Inside we found some amazingly well-presented exhibits. The shell collection alone, presenting over 500 of the 600 some species of shellfish in the Sea of Cortez, is thoroughly organized and annotated by category in Spanish and English. Overhead was another whale skeleton, this one a gray whale, and there were displays of fossils and dried sea creatures and photographs of the once active turtle industry. Farther on was a collection of Cochimi Indian artifacts with a mural behind them depicting their primitive lifestyle. Next was a display of equipment from the rancho era, with saddles and lariats and thick leather chaps to prevent rider and horse from the nasty vegetation. Also a rough bunk and cooking utensils from the early days. Clearly none of these guys were tall! In the next corner was a collection representing the mining that was once done here, with rock samples and more equipment. Wending back towards the entrance were partitions hung with old photographs of the local families as well as some distinguished visitors, including Charles Lindbergh.

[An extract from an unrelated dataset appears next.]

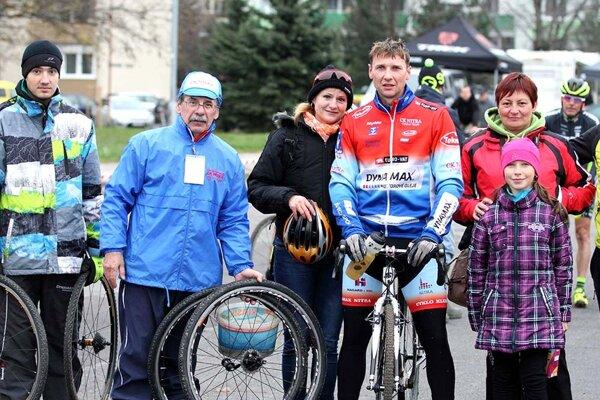 Výprava CK Dynamax na ME v Trnave, na bicykli Peter Koňoš.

The founder and director of the museum, Carolina Shepard, was not there when our group of cruisers passed through, but I had read C.M.Mayo's interview with her in Miraculous Air. Married to a Mexican, Ms Shepard had already lived in Bahia Los Angeles for twenty years before she undertook to coordinate the various piles of junk left lying around into something that could have meaning for the community. Many people--locals and visitors alike -- donated artifacts, time and talent to the collection. Although it should not be missed by any visitor to the Northern Sea, it has clearly been put together with an eye toward educating the upcoming generations of BLA residents to the interrelationships of man's activities and the natural environment around them.
BLA residents still largely make their living from the sea, but bit by bit the emphasis is shifting from fishing to Eco-tourism. So far, the kind of tourism that has reached the Bay of the Angels, has been very low impact, mostly RVers and cruisers. Fonatur has not yet intruded with its heavy hand.

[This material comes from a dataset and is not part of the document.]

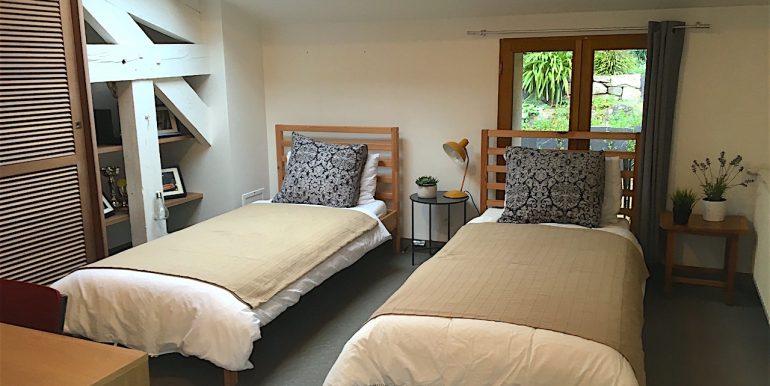 First floor Twin bedroom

Reprovisioned with fresh veggies, fruit and tortillas, the 2Cs moved north out of the Bay of Los Angeles to the Los Rocas Anchorage of Isla Coronado (also known as Isla Smith.) The Coronado refers to the flat-topped perfectly conical volcano of the island's northern end, which dominates the view of vessels approaching BLA. Last year we snuggled tight into Las Rocas with four or five other boats trying to hide from strong northwesterly winds. This year we were almost alone in flat calm conditions. We had expected to run across more of the boats that had gathered in Don Juan for Ignacio, so this was a pleasant surprise. Our enjoyment of the solitude was broken only by the blasts of passing whales, until one evening when the snarl of ATVs whined across the channel from Punta LA Gringa!
With that we weighed anchor for Puerto Refugio, only to get tempted into Ensenada Alcatraz. Ensenada Alcatraz appears in only two of our three cruising guides, and in one of those it is tacked on at the end of a chapter, out of the sequence that you would encounter it, with the result that less cruisers seem stop there. Or it could be that they are discouraged by its reputation for honking elefantes (westerlies).
On our way north, we had the long sweep of yellow sand and glittering water all to ourselves. We snorkeled its small island in great visibility and walked the beach following coyote tracks, while the wind generator cheerily pumped amps into our batteries.
From Alcatraz it was only twenty-five miles more to Puerto Refugio. Puerto Refugio is one of the most beautiful anchorages in the whole of the Sea. The colors and shapes of Refugio's landforms are endlessly entrancing. On one hillside will be a forestof organ pipe cactus. On another slope are triangular piles of varying hues whose shapes defy familiar patterns of erosion. In a third direction are masses of red rock iced with guano.
Actually, Refugio is not one anchorage, but four, and incredibly, we arrived to find them all deserted. We couldn't believe our luck. It is not so much that we don't like to share, than that we love the illusion of being in the remotest of spots. Last year we spent nearly two weeks moving among the anchorages with only one other boat who was out of sight most of the time. This year, the illusion lasted only a couple of days before a steady influx of cruisers began. When we left eight days later there were twelve boats at anchor, and a week after that there were sixteen! They are not having the same experience we did.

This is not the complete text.